Work at SourceForge, help us to make it a better place! We have an immediate need for a Support Technician in our San Francisco or Denver office.
Hi there, maybe my problem is the same as evkons, I'm not sure.
Though in Configuration/Languages I can see that a lot of laguages are installed, I can select only English and German. Now I have a Czech document. I even installed Czech language support in system settings, but still I can select only English and German. Btw, two more languages are installed too according to system preferences, but I can not select them either.
With wrong language setting, the Czech document recognizes completely wrong.
Are you sure you have installed the actual tesseract language files, not just the spellchecking dictionaries?
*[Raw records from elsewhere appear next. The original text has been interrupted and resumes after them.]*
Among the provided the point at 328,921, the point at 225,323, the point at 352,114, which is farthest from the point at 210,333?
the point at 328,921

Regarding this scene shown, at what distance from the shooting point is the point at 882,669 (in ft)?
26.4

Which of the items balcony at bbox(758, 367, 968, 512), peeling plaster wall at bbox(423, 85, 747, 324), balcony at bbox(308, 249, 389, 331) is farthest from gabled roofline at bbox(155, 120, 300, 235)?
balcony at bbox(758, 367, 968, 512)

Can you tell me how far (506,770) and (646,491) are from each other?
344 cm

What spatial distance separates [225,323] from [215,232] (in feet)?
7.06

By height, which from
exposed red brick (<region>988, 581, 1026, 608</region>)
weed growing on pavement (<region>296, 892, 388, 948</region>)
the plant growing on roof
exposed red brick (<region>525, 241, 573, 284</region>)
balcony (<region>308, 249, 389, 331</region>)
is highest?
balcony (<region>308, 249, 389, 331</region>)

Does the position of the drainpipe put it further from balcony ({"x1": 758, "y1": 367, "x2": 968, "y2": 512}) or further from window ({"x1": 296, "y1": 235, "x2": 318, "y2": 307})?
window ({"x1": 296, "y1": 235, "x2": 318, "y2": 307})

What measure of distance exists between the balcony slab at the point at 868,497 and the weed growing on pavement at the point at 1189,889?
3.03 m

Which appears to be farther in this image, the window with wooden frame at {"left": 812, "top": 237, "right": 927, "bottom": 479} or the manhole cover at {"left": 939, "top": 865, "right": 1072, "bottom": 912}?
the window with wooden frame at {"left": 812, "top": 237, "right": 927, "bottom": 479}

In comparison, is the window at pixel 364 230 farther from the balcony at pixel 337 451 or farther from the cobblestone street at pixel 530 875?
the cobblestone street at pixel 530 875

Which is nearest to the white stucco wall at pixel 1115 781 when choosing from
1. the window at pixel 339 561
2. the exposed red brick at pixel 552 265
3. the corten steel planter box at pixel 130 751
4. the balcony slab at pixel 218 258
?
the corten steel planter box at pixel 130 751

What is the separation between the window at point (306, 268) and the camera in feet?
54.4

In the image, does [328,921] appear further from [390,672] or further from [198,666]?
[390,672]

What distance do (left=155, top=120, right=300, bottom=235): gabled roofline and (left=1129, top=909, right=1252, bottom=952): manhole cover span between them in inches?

If you have installed the tesseract language files, are they located in the correct path, as is set in the gimagereader settings? (usually (/usr/share/tesseract/tessdata or similar on linux).
I have the same problem as w-sky. I've installed tesseract, gImageReader and the dutch language files from the Ubuntu 12.04 LTS repos.
/usr/share/tesseract-ocr/tessdata does contain a file named nld.traineddata.
The path in the config window is set to:
However, switching the language to "Netherlands -> nl_NL" results in a missing dictionary error.
Same problem with the french files. The only languages available are english and german
What did I miss?
Is the error you are talking about the one displayed in the notification bar in the bottom part of the application? If so, what you are missing is the spellcheck dictionary. Search for hunspell-nl or similar in the package manager and install the package. Otherwise, you need to give me more information on what error is displayed.
That did work. Thank you!
Do you need the tesseract-ocr-XXX _and hunspell-XXX dictionary to get gImageReader going?
Where is the difference?
Tesseract itself works without the hunspell files, e.g.:
tesseract xyz.tiff abc -l nld
The spelling dictionary is used in the output pane to highlight spelling errors in the recognized text.